### GIVEN PROBLEM
Retype the whole listing below line for line, leaving out the pictures.

### ENTRIES SHOWN
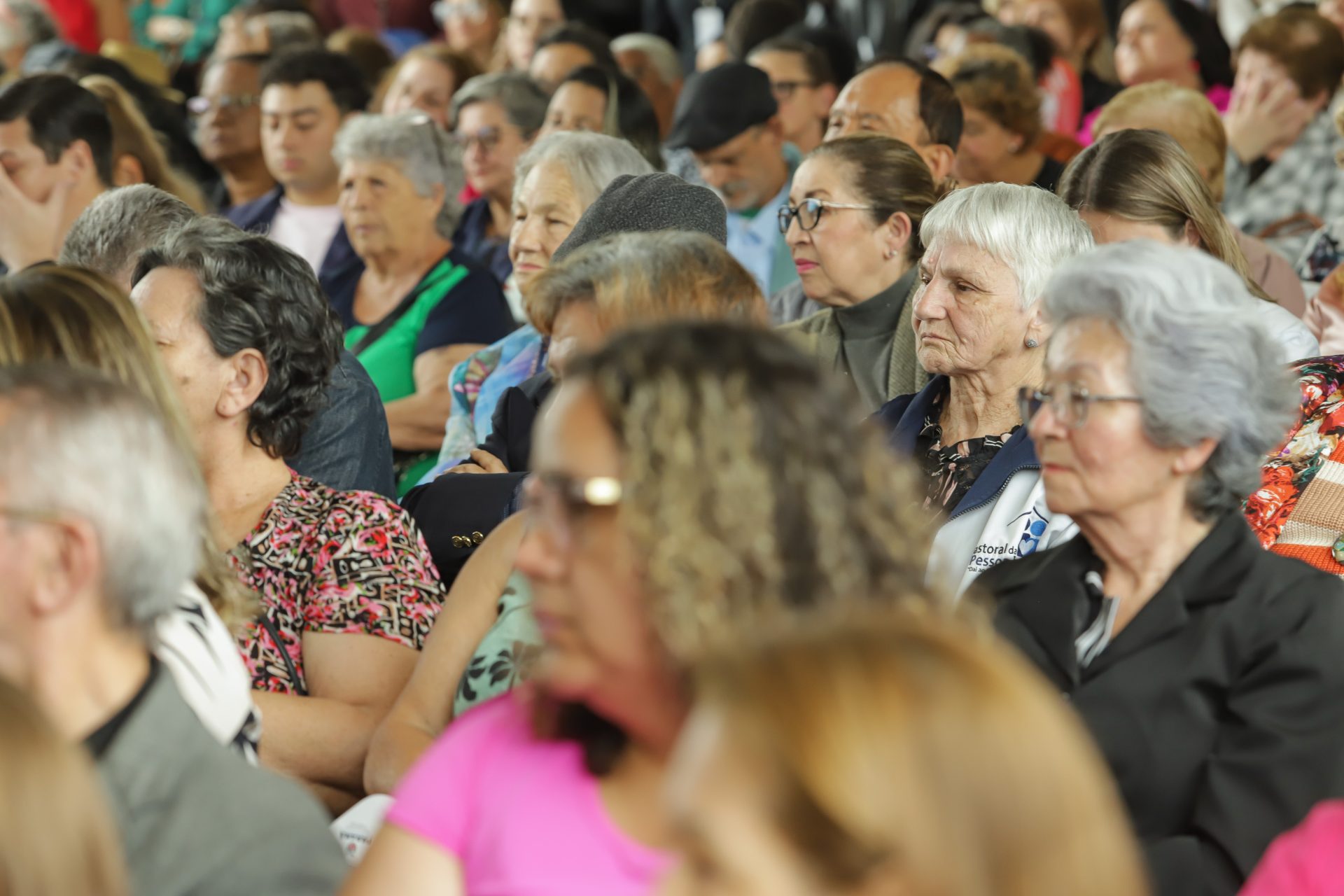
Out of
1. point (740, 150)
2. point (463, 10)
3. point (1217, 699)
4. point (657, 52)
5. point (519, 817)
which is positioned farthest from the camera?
point (463, 10)

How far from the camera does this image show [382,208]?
15.8 feet

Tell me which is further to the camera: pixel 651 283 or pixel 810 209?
pixel 810 209

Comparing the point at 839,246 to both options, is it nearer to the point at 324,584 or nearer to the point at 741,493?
the point at 324,584

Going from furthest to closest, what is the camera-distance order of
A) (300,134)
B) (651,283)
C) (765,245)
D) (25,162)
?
(300,134), (765,245), (25,162), (651,283)

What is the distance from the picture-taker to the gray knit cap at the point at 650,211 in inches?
128

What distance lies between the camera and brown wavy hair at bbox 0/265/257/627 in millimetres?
2059

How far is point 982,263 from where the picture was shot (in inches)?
114

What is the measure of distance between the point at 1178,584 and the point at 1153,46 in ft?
15.1

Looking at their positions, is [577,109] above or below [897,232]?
below

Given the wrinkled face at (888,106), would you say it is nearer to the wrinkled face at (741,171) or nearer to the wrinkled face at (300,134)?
the wrinkled face at (741,171)

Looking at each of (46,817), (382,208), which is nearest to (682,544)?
(46,817)

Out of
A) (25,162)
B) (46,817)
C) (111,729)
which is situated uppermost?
(46,817)

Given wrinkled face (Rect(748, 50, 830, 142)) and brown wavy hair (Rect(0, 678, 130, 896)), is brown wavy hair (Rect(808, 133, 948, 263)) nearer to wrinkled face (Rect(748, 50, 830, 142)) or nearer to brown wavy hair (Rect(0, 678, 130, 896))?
wrinkled face (Rect(748, 50, 830, 142))

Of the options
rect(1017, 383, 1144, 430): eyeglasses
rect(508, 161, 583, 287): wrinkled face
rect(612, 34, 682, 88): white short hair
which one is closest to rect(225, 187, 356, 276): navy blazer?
rect(508, 161, 583, 287): wrinkled face
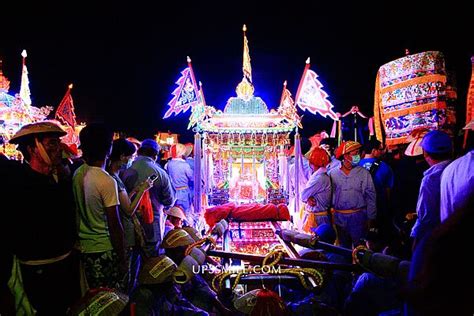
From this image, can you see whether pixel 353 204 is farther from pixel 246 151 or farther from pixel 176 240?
pixel 246 151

### FINISHED TASK
Out of
1. point (740, 150)
2. point (463, 10)
3. point (1217, 699)
4. point (657, 52)
5. point (519, 817)
which is positioned farthest from the camera?
point (463, 10)

How far from the camera does this image show [382,208]?
15.8 feet

Tell me which is further to the camera: pixel 651 283 or pixel 810 209?
pixel 810 209

Comparing the point at 839,246 to both options, is it nearer to the point at 324,584 or nearer to the point at 741,493?
the point at 324,584

Going from furthest to closest, what is the camera-distance order of
A) (300,134)
B) (651,283)
C) (765,245)
D) (25,162)
?
(300,134), (765,245), (25,162), (651,283)

What is the distance from the picture-taker to the gray knit cap at the point at 650,211 in inches?
128

What distance lies between the camera and brown wavy hair at bbox 0/265/257/627 in millimetres?
2059

How far is point 982,263 from where the picture was shot (in inches)?
114

What is the measure of distance between the point at 1178,584 and the point at 1153,46 in ft?
15.1

Looking at their positions, is [577,109] above or below [897,232]?
below

Given the wrinkled face at (888,106), would you say it is nearer to the wrinkled face at (741,171) or nearer to the wrinkled face at (300,134)?
the wrinkled face at (741,171)

Looking at each of (46,817), (382,208), which is nearest to (682,544)?
(46,817)

Out of
A) (25,162)
B) (46,817)
C) (111,729)
which is situated uppermost?
(46,817)

Given wrinkled face (Rect(748, 50, 830, 142)) and brown wavy hair (Rect(0, 678, 130, 896)), is brown wavy hair (Rect(808, 133, 948, 263)) nearer to wrinkled face (Rect(748, 50, 830, 142)) or nearer to brown wavy hair (Rect(0, 678, 130, 896))?
wrinkled face (Rect(748, 50, 830, 142))

Of the options
rect(1017, 383, 1144, 430): eyeglasses
rect(508, 161, 583, 287): wrinkled face
rect(612, 34, 682, 88): white short hair
which one is closest to rect(225, 187, 356, 276): navy blazer?
rect(508, 161, 583, 287): wrinkled face
From this image, can you see whether pixel 353 204 is farther from pixel 246 151 or farther from pixel 176 240?
pixel 246 151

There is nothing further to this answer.